August 4 and 5, 2023 - Santiago del Estero, Argentina
Reliable initial skill estimates and historical comparability with Julia, Python and R
The models commonly used in industry and academia (Elo, TrueSkill, Glicko, Item-Response Theory) are based on an ad-hoc solution that prevents them both from having good initial estimates and from guaranteeing comparability between estimates separated in time.
The advantage of TrueSkill Through Time lies in its temporal causal model, that links all historical activities in the same Bayesian network, which guarantees both good initial estimates and the temporal and spatial comparability of the estimates.

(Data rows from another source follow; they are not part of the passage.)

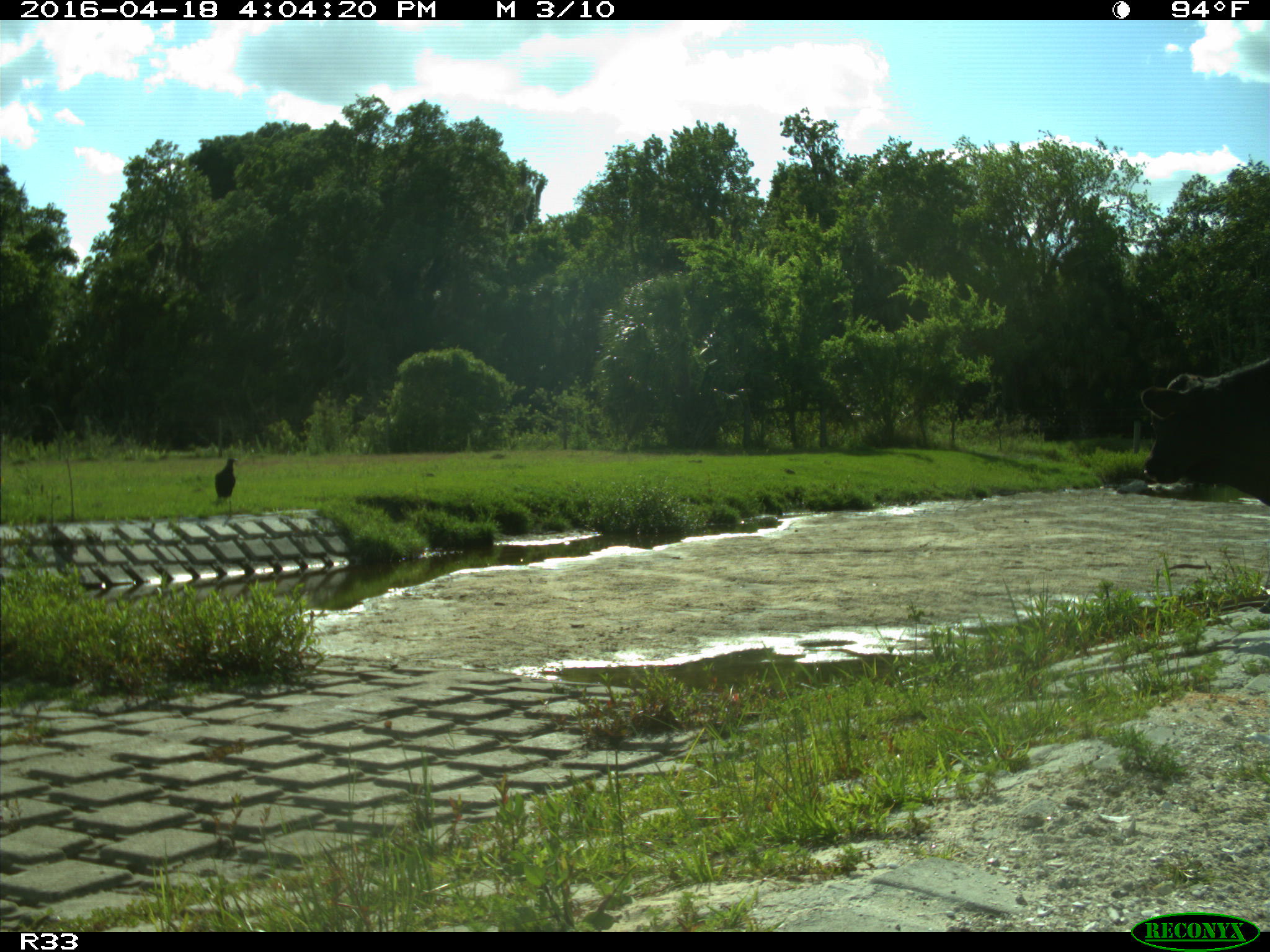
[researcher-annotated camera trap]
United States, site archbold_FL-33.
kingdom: Animalia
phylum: Chordata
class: Mammalia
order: Artiodactyla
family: Bovidae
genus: Bos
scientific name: Bos taurus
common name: domestic cow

The above figure presents the learning curves of some famous players in ATP history. A one-point difference between skills is equivalent to 76% probability of winning. The top bar indicates which player was at the top of the ATP’s ranking.
TrueSkill Through Time allows comparing the relative ability of players over time. Here we discover that the 10th player in the historical ATP’s ranking, Hewitt, is just a product of the window of opportunity that was opened in the year 2000; and the 4th most skilled player in the history of ATP, Murray, is ranked 14th just above Nastase.
Multi-dimensional skills
In the above example we summarize the players' skills in a single dimension. We know, however, that the ability of tennis players can vary significantly depending on the type of ground. TrueSkill Through Time allows estimating this type of multi-dimensional skills.
The above figures show the skill difference that Nadal and Djokovic have in each of the three types of ground. The Nadal’s skill difference between clay and grass gorunds is greater than one ponit, which means at least 76% difference in probability of winning compared to itself. Djokovic has very similar skills on all three types of ground.